■ **Given records**:
[Start]

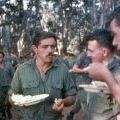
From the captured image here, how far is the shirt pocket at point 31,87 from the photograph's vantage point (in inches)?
193

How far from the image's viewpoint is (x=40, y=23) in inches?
1203

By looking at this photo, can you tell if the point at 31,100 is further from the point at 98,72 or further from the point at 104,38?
the point at 98,72

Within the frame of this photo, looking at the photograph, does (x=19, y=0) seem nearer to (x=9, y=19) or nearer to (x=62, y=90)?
(x=9, y=19)

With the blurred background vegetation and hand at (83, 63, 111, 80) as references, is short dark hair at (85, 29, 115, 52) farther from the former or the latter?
the blurred background vegetation

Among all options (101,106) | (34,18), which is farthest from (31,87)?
(34,18)

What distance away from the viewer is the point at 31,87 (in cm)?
492

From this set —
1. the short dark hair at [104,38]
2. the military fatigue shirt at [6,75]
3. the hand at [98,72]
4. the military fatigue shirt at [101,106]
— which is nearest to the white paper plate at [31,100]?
the military fatigue shirt at [101,106]

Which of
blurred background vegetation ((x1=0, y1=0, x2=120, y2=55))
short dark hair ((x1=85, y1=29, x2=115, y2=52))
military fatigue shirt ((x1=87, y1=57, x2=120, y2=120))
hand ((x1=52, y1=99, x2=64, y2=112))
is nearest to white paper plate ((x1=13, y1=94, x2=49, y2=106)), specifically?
hand ((x1=52, y1=99, x2=64, y2=112))

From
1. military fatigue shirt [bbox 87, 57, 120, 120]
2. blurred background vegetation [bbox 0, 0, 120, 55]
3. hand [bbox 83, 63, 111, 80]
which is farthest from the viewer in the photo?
blurred background vegetation [bbox 0, 0, 120, 55]

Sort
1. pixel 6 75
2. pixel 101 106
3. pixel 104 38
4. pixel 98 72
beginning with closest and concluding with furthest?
pixel 98 72 → pixel 101 106 → pixel 104 38 → pixel 6 75

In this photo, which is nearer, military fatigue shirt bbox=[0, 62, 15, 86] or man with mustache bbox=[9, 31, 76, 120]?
man with mustache bbox=[9, 31, 76, 120]

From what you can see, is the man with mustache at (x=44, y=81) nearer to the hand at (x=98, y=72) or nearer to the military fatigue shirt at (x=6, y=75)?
the hand at (x=98, y=72)

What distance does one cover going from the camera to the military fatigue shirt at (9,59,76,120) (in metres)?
4.90

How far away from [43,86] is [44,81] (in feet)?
0.20
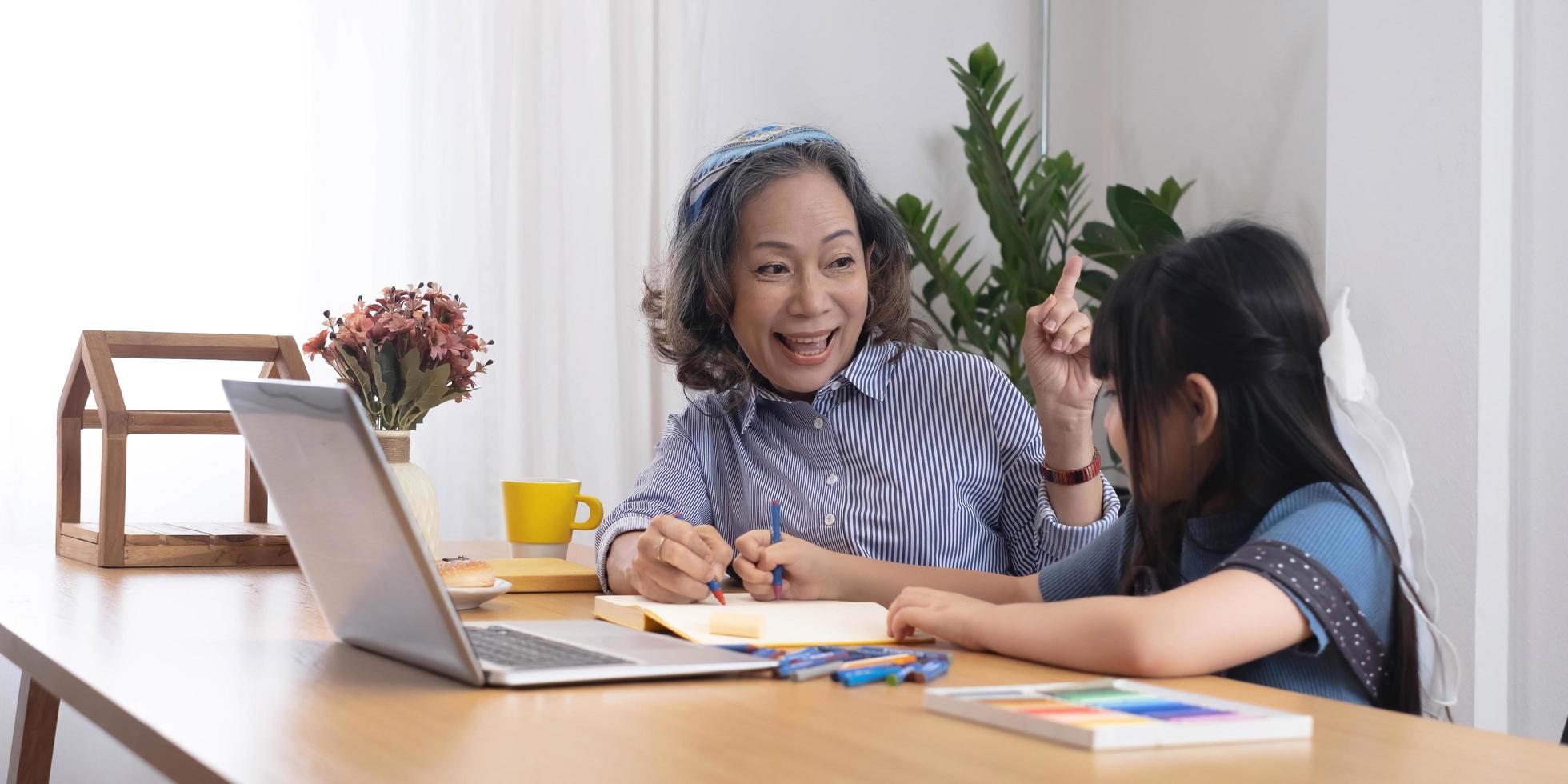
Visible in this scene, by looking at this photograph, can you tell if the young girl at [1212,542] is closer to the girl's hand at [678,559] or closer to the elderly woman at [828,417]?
the girl's hand at [678,559]

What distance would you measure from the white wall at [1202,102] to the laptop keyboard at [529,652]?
2106mm

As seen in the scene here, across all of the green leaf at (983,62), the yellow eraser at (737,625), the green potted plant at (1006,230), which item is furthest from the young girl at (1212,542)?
the green leaf at (983,62)

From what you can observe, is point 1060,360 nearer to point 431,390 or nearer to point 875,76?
point 431,390

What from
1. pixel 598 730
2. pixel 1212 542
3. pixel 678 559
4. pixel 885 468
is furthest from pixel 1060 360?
pixel 598 730

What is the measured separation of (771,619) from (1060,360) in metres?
0.51

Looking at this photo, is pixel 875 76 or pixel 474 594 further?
pixel 875 76

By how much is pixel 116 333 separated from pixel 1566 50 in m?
2.22

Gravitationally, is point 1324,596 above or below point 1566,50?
below

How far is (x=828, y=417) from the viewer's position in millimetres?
1619

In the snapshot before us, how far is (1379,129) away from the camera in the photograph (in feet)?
7.68

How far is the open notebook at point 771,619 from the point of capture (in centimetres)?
99

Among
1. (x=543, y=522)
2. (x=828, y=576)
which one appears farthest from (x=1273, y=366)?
(x=543, y=522)

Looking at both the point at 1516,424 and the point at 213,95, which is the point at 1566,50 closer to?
the point at 1516,424

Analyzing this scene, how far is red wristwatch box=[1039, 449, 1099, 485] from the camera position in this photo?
145cm
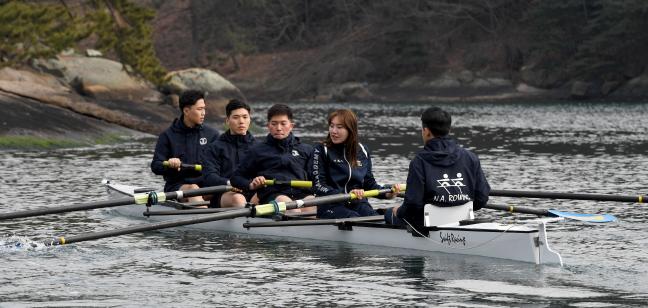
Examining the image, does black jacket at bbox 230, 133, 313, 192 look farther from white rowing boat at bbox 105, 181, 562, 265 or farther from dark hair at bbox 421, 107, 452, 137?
dark hair at bbox 421, 107, 452, 137

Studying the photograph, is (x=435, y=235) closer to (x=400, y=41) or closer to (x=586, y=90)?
(x=586, y=90)

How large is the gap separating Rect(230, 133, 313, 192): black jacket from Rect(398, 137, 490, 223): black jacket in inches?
123

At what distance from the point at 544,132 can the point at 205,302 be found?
3655 centimetres

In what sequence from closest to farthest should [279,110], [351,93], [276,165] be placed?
[279,110], [276,165], [351,93]

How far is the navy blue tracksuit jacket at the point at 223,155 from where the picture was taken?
18469 mm

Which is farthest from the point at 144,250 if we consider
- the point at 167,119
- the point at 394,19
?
the point at 394,19

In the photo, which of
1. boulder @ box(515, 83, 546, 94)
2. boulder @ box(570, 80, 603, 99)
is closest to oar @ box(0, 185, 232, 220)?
boulder @ box(570, 80, 603, 99)

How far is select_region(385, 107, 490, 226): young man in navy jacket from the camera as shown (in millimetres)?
14352

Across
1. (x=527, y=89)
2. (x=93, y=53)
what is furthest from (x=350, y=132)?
(x=527, y=89)

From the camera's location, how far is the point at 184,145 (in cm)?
1942

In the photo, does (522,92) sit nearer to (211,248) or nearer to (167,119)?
(167,119)

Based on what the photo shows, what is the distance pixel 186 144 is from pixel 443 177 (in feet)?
20.2

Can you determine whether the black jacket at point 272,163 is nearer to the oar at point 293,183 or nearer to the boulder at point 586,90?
the oar at point 293,183

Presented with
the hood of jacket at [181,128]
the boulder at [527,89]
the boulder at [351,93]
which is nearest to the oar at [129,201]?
the hood of jacket at [181,128]
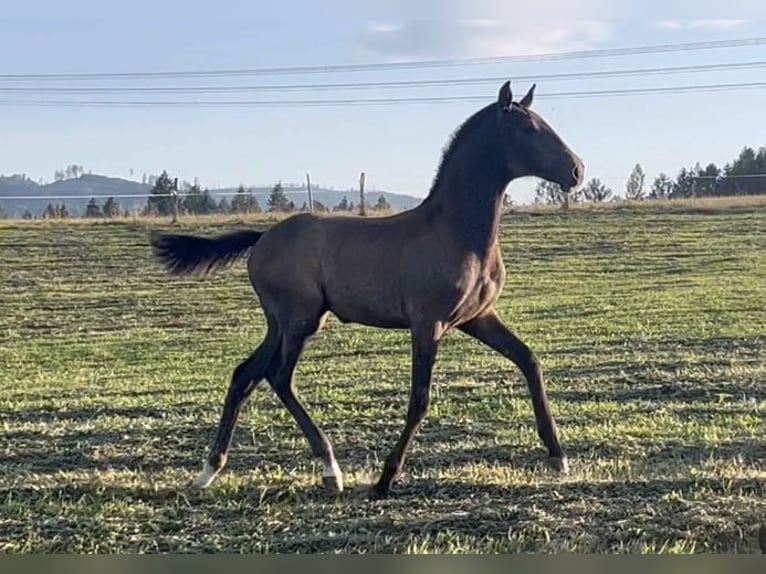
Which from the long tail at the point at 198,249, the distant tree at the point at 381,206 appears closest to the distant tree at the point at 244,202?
the distant tree at the point at 381,206

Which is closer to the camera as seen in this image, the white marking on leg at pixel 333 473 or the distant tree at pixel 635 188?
the white marking on leg at pixel 333 473

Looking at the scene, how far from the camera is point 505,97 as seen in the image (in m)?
5.78

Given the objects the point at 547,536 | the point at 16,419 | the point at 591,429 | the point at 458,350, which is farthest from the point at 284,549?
the point at 458,350

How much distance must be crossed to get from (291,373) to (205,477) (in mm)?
787

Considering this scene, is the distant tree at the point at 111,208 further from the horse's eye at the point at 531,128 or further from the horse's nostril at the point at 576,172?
the horse's nostril at the point at 576,172

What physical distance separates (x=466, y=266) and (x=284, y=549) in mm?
2017

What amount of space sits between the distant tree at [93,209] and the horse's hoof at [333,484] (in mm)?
30459

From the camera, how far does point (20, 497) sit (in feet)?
18.1

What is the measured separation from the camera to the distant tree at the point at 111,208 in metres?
35.2

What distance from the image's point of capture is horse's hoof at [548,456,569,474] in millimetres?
6156

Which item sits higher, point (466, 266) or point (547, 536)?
point (466, 266)

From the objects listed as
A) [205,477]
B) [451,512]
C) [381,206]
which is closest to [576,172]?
[451,512]

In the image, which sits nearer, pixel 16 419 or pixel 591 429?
pixel 591 429

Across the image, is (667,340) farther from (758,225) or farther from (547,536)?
(758,225)
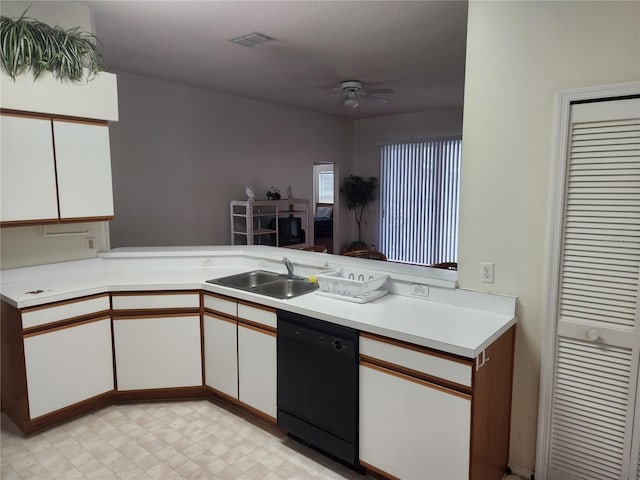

[End]

Pick out and copy every line in the data above that contains the string "centimetres", counting uppercase and lowercase letters as different.

How far is the open notebook at point 771,619 from the point of capture (in centimetres)?
3655 centimetres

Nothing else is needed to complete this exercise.